Being my parent’s child was for me, unconventional in everyway. My school required that both parents speak English. Since neither Abba nor mummy did, I faked my entry into school. Sultana Jafri, Sardar Jafri’s wife, pretended to be my mother and Munish Narayan Saxena, a friend of Abba’s, pretended to be my father. Once in the 10th std, my vice principal called me and said that she’d heard my father at a recent mushaira and he looked quite different from the gentleman who had come in the morning for Parents’ Day! Understandably I went completely blue in the face and said: “Oh he’s been suffering from typhoid and has lost a lot of weight, you know… and made up some sort of story to save my skin!

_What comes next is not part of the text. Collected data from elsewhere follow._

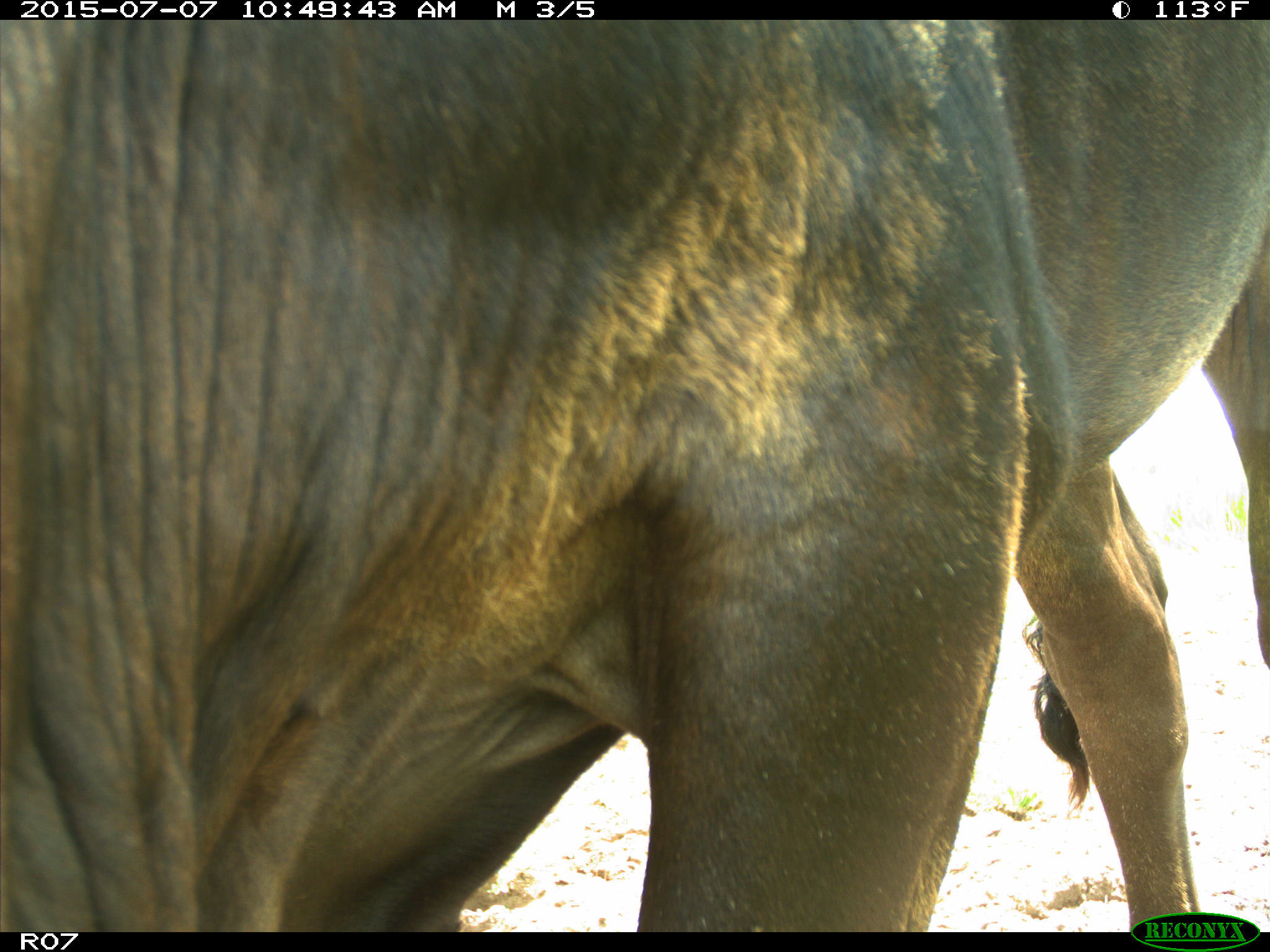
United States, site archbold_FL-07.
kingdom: Animalia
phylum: Chordata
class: Mammalia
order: Artiodactyla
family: Bovidae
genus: Bos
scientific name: Bos taurus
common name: domestic cow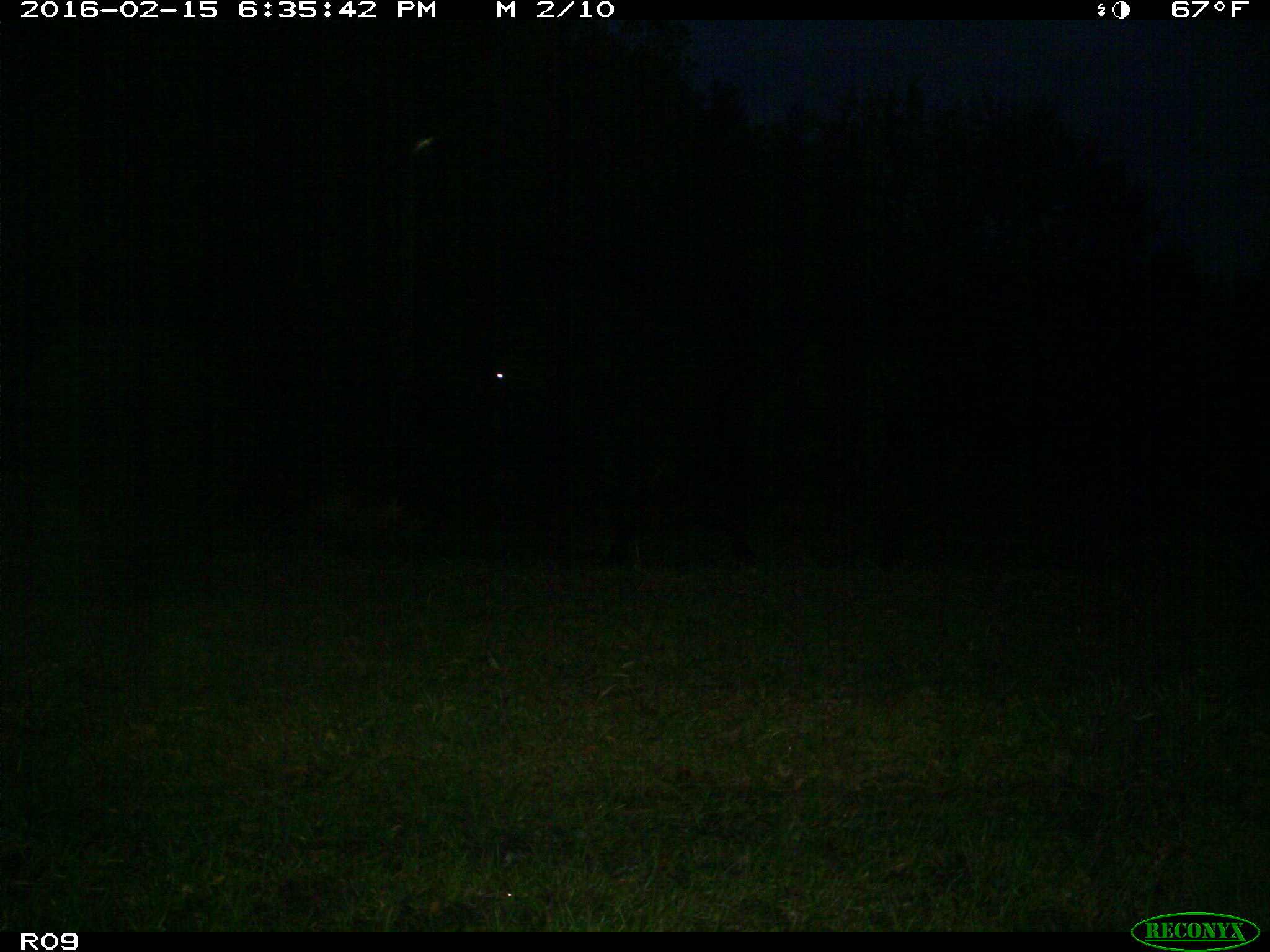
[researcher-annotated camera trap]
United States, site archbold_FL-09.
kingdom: Animalia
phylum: Chordata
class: Mammalia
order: Artiodactyla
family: Bovidae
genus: Bos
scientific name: Bos taurus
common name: domestic cow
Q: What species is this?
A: Bos taurus (domestic cow).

It was no longer possible to keep Abba in the closet. He had started writing lyrics for films and one day a friend of mine said that her father had read my father’s name in the newspaper. That did it! I owned him up at once! Of all the 40 children in my class, only my father’s name had appeared in the newspaper! I perceived his being “different” as a virtue for the first time. I need no longer feel apologetic about his wearing a kurta-pyjama! In fact, I even brought out the black doll he had bought me. I didn’t want it when he first gave it to me. I wanted a blonde doll with blue eyes, like all the others had in my class. But he explained, in that quiet gentle way of his, that black was beautiful too and I must learn to be proud of my doll. It didn’t make sense to my 7 year old mind but I had accepted him as ‘weird’ in any case and so I quietly hid the doll. Three years later, I pulled it out as proof that I was a ‘different’ daughter of a ‘different’ father! In fact, I now displayed it with such new found confidence that instead of being sniggered at by my class-mates, I became an object of envy! That was the first lesson he taught me, of turning what is perceived as a disadvantage into a scoring point.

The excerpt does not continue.